Improving Output Iterators

on under c++
18 minute read

Let’s say we had a range, represented by a pair of pointers, that we wanted to copy into another pointer. We might write that like so:

template <typename T, typename U>
void copy(T* first, T* last, U* out) {
    for (; first != last; ++first) {
        *out++ = *first;
    }
}

For trivially copyable types, this could be improved to memcpy, and maybe you might want to partially unroll this loop since we know how many iterations we have to do – but let’s ignore those kinds of details.

We can generalize this to an arbitrary input range and an arbitrary output iterator by simply changing the types:

template <typename InputIt, typename OutputIt>
void copy(InputIt first, InputIt last, OutputIt out) {
    for (; first != last; ++first) {
        *out++ = *first;
    }
}

This is where the C++ iterator model came from: by generalizing from pointers. Consequently, we end up with the same syntax. We say that out is an output iterator for T if you can do this:

*out++ = t;

The advantage of this approach is that this operation just works if you have a forward iterator with a suitably mutable reference type. int*, list<int>::iterator, etc, are all output iterators. And that is quite a big advantage.

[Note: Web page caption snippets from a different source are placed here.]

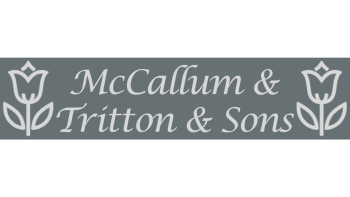 McCallum & Tritton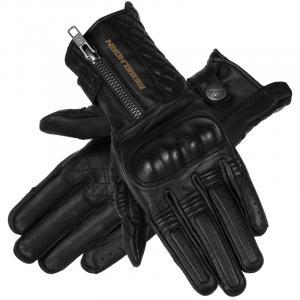Damskie rękawice motocyklowe Rebelhorn Hunter czarne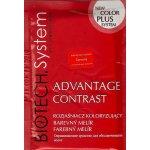Vellie Advantage Contrast růžová/červená barevný melír na vlasy 15 g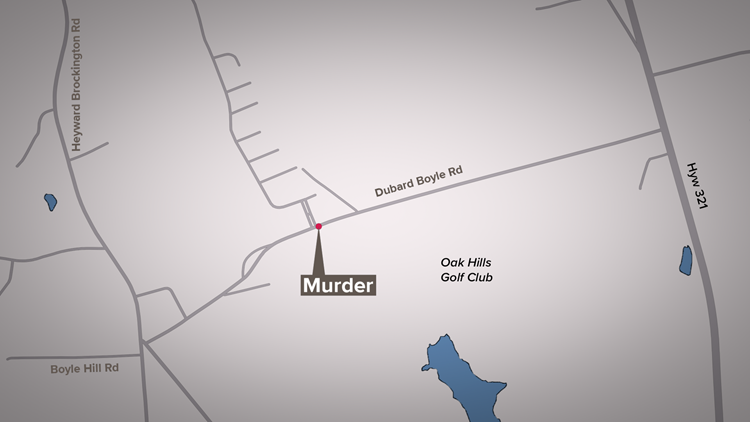 Murder on Dubard Boyle Road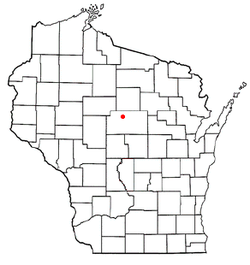 Location of Rib Falls, Wisconsin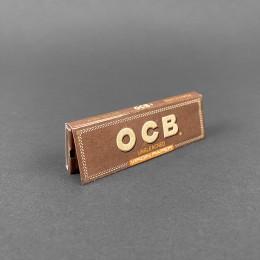 OCB Virgin Regular Size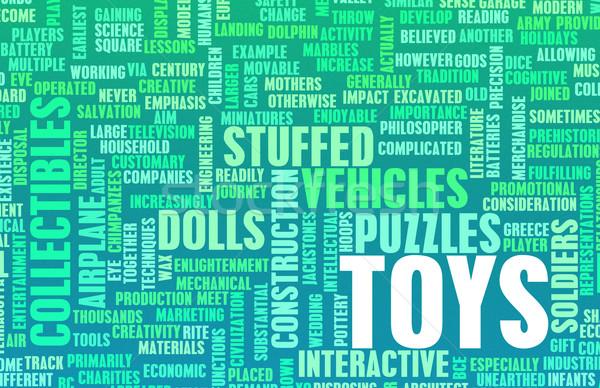 Toys Collection Stock photo © kentoh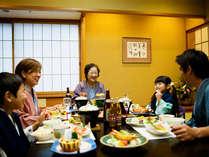 【個室でゆっくりご夕食】基本会席プラン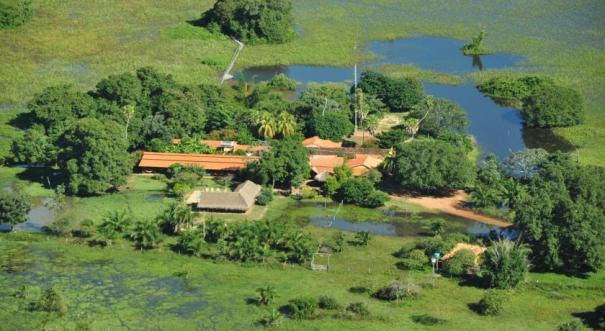Pousada Araras Pantanal Eco Lodge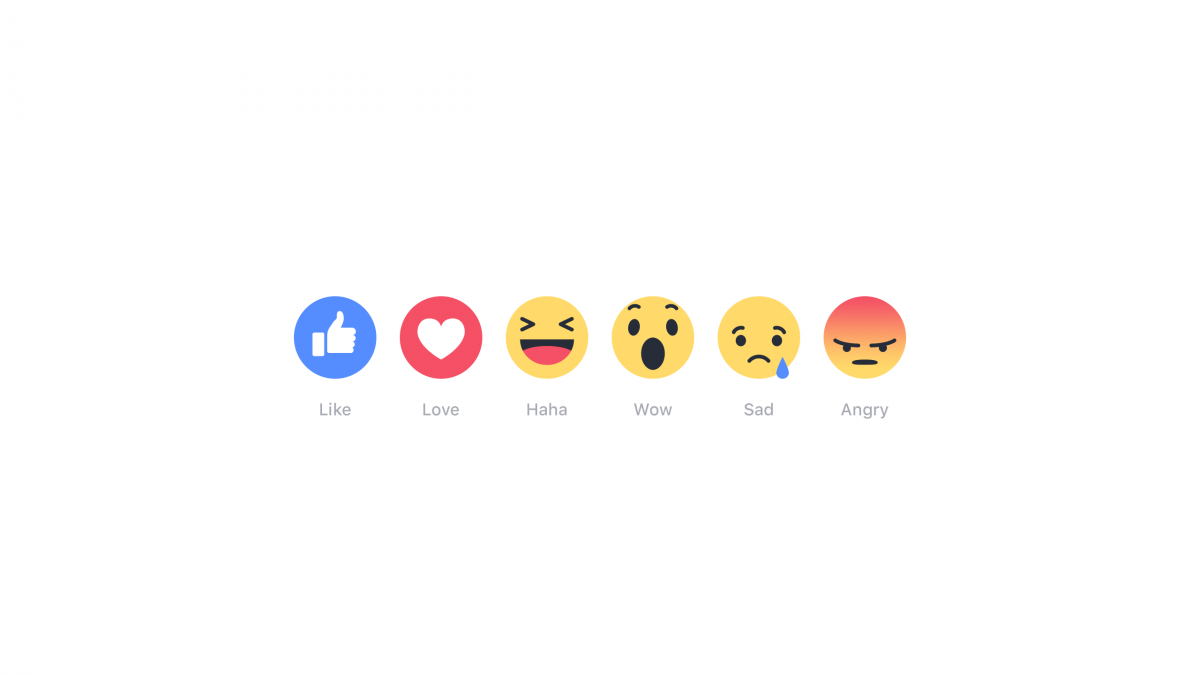 The new Facebook 'reactions' include 'love,' 'haha,' 'wow,' 'sad,' and 'angry.'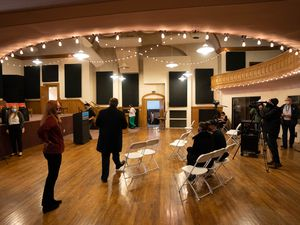 (Francisco Kjolseth  | The Salt Lake Tribune) The Utah Arts Alliance plans to acquire, preserve and renovate the historic 15th Ward Chapel, at 900 West and 100 South in Salt Lake City. It will become a community art center for the Poplar Grove neighborhood called the Art Castle.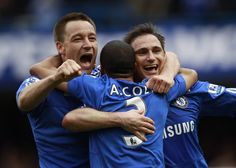 John Terry and Frank Lampard - Yahoo Image Search results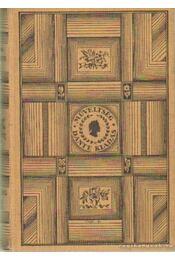Az élet könyve I-II. kötet - Francé, Raoul H. - Régikönyvek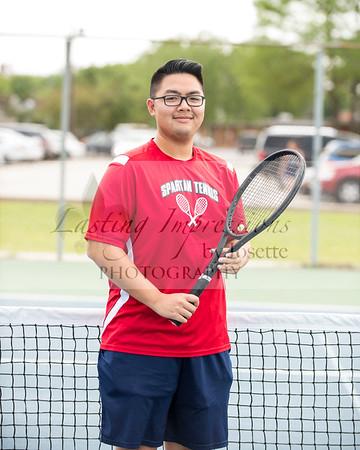 Comeaux Tennis 2017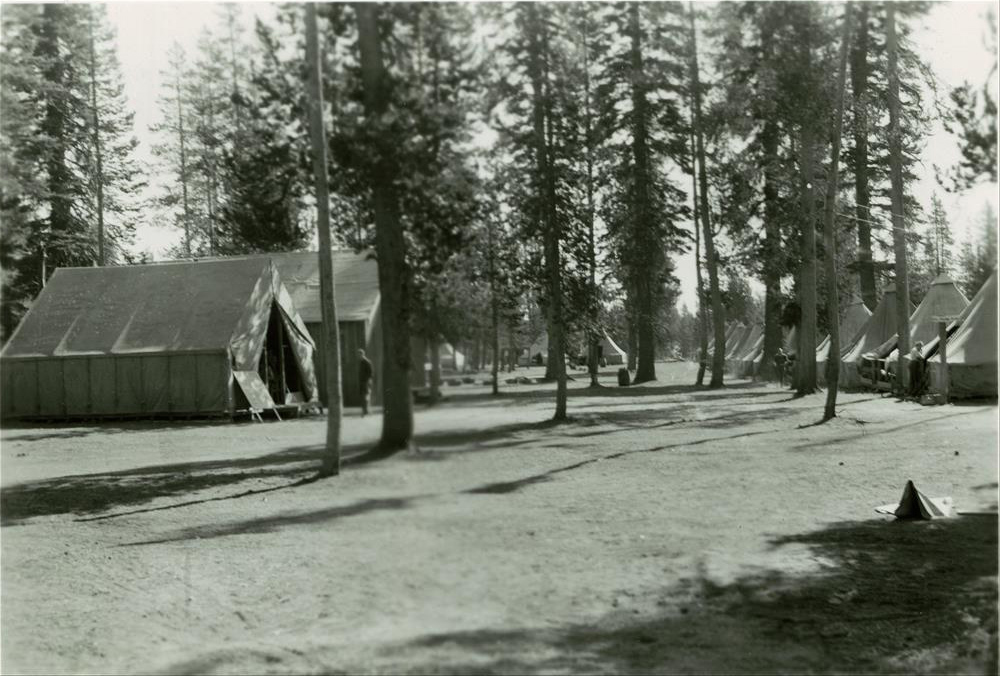 CCC Camp at Annie Springs in Crater Lake NP, 1934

The disadvantage of this approach is what happens when you want to write an output iterator that is not actually an input iterator - one specifically dedicated to being an output iterator. How do you implement such a thing? For input iterators, you already have to write an operator* and an operator++ (and the underlying type probably already has an operator=), but in the output case we don’t actually have three different operations that we’re trying to implement. It’s more like we’re trying to implement an operator*++=. Which, of course, is not a thing.

For an example of what I mean, let’s take a look at std::back_insert_iterator. This is probably the output-only iterator that people are most familiar with. For example:

int arr[] = {1, 2, 3, 4, 5};
vector<int> vec;
copy(begin(arr), end(arr), back_inserter(vec));

The goal here is to put all the elements in arr into the end of vec. We can’t just use vec.begin() here - that would be syntactically valid (vector<int>::iterator is a valid output iterator), but vec is empty so we can’t just write five elements into nothing. We need to vec.push_back(i) for each element. And that’s what back_inserter does for us: it constructs an output iterator that invokes push_back.

How do we do that?

Well, we need *out++ = t; to invoke vec.push_back(t). But in order to do that, we need to provide an operator* that returns something whose assignment invokes push_back, and we need an operator++ (both of them) that do… something. Incrementing doesn’t make any sense in this context. Nor does dereference for that matter. So one approach would be:

template <typename C>
class back_inserter {
    C* cont_;

public:
    back_inserter(C& c) : cont_(&c) { }

    // these do nothing
    auto operator*() -> back_inserter& { return *this; }
    auto operator++() -> back_inserter& { return *this; }
    auto operator++(int) -> back_inserter { return *this; }

    // this one does something
    auto operator=(typename C::value_type const& val)
        -> back_inserter&
    {
        cont_->push_back(val);
        return *this;
    }
};

This… works. We have an output iterator, it solves the problem.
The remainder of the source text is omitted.